Reproduce the passage about Steve Crawford word for word, starting at "In a ten-season" and continuing up to and including "562 2/3 innings.".

▶ [GIVEN PASSAGE]:
- Opening Delimiter -
American baseball player (born 1958)

Steven Ray Crawford (born April 29, 1958) is an American former pitcher in Major League Baseball who played for two teams from 1980 through 1991. Listed at 6 ft 5 in, 225 lb he batted and threw right-handed. Crawford started his professional career with Winston-Salem in the Class-A Carolina League. He pitched in 19 games, started 14, and sported a 9–5 record with a 3.44 ERA. One of his teammates, Michael Moore, called Crawford “Shag” because of his bushy long hair and mustache, and the nickname stuck.

A versatile hard-thrower, Crawford filled various relief roles coming out from the bullpen, as a closer or middle reliever, serving as an emergency starter as well. He reached the majors in 1980 with the Boston Red Sox, spending seven years with them before moving to the Kansas City Royals (1989–91). His most productive season came in 1985 with the Red Sox, when he set career-highs in wins (6), saves (12), strikeouts (58) and innings pitched (91.0). During the 1986 postseason, he went 2–0, including a win in Game 2 of the World Series; he did this despite going winless during the 1986 regular season. He also had three decent years with Kansas City, winning 11 games and averaging 60.0 innings of work in each season. On August 10, 1990, he notched his one and only save as a Royal during the second game of a Brewers vs Royals doubleheader. Crawford threw four scoreless innings to close out a 9–4 Royals victory.

In a ten-season career, Crawford posted a 30–23 record with 19 saves and a 4.17 earned run average in 277 games, including 16 starts, two complete games and 562 2/3 innings.
- Closing Delimiter -
▶ [EXTRACTED INFORMATION]:
- Opening Delimiter -
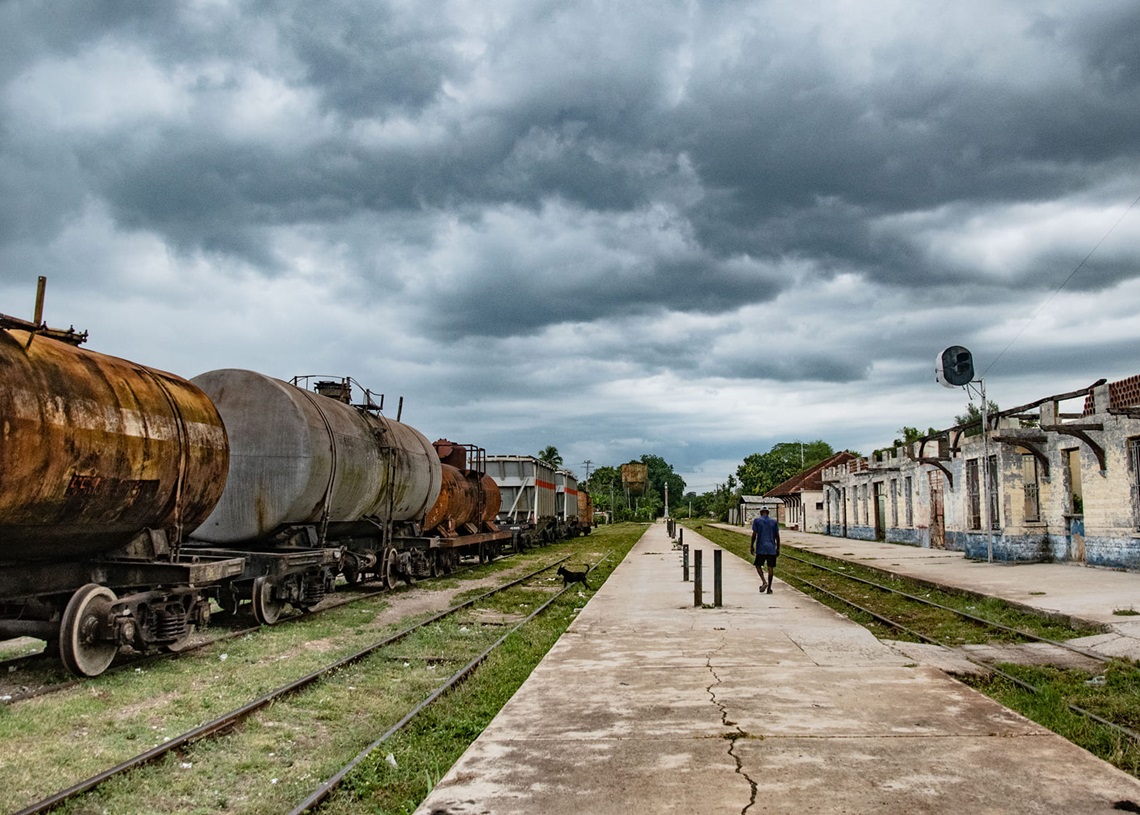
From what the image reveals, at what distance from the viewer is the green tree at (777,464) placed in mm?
105750

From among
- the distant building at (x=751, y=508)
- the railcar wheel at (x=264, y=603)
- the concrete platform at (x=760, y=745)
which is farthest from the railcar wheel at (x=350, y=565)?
the distant building at (x=751, y=508)

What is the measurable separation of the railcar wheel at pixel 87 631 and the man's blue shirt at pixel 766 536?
11.0 m

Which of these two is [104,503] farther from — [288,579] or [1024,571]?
[1024,571]

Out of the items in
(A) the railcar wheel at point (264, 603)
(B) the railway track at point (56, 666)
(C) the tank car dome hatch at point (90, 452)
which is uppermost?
(C) the tank car dome hatch at point (90, 452)

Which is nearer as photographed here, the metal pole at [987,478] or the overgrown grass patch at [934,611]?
the overgrown grass patch at [934,611]

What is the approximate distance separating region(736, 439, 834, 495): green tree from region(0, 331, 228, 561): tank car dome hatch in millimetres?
95802

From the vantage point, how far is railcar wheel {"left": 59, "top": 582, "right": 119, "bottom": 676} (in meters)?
7.76

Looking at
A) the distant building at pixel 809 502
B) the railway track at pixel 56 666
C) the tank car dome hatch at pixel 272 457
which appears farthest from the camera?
the distant building at pixel 809 502

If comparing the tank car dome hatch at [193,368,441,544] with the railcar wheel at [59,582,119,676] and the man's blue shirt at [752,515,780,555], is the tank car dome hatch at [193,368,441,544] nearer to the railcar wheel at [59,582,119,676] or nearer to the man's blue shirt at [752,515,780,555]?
the railcar wheel at [59,582,119,676]

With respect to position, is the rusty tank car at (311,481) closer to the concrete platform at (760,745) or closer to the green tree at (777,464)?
the concrete platform at (760,745)

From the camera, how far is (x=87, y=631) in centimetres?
804

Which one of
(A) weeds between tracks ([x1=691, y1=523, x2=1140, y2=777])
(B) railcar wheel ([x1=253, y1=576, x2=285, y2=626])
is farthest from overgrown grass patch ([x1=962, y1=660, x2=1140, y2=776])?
(B) railcar wheel ([x1=253, y1=576, x2=285, y2=626])

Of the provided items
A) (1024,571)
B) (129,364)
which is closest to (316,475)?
(129,364)

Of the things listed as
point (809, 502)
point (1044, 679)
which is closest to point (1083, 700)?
point (1044, 679)
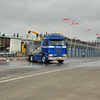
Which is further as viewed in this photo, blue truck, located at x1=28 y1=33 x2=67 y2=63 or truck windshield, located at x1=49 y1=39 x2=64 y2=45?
truck windshield, located at x1=49 y1=39 x2=64 y2=45

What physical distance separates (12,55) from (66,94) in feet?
101

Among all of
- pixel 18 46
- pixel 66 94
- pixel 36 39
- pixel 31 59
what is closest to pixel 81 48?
pixel 36 39

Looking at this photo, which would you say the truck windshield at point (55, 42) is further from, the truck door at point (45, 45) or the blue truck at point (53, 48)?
the truck door at point (45, 45)

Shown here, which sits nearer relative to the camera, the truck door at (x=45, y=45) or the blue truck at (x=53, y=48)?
the blue truck at (x=53, y=48)

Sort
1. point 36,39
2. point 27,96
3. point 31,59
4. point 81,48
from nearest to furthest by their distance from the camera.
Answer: point 27,96 < point 31,59 < point 36,39 < point 81,48

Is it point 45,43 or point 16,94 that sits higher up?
point 45,43

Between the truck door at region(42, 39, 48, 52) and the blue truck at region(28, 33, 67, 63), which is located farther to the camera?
the truck door at region(42, 39, 48, 52)

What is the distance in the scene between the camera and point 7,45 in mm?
35281

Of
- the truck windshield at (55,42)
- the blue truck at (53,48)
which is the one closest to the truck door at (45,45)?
the blue truck at (53,48)

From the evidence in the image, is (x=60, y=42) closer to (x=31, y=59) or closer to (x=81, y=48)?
(x=31, y=59)

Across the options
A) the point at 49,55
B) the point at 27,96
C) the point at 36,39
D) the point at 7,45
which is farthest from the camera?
the point at 36,39

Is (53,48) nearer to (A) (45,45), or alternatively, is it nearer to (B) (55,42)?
(B) (55,42)

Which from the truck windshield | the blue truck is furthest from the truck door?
the truck windshield

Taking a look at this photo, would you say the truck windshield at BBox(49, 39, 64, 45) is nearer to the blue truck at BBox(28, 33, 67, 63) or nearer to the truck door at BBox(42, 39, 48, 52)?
the blue truck at BBox(28, 33, 67, 63)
- Closing Delimiter -
▶ [OUTPUT BELOW]:
In a ten-season career, Crawford posted a 30–23 record with 19 saves and a 4.17 earned run average in 277 games, including 16 starts, two complete games and 562 2/3 innings.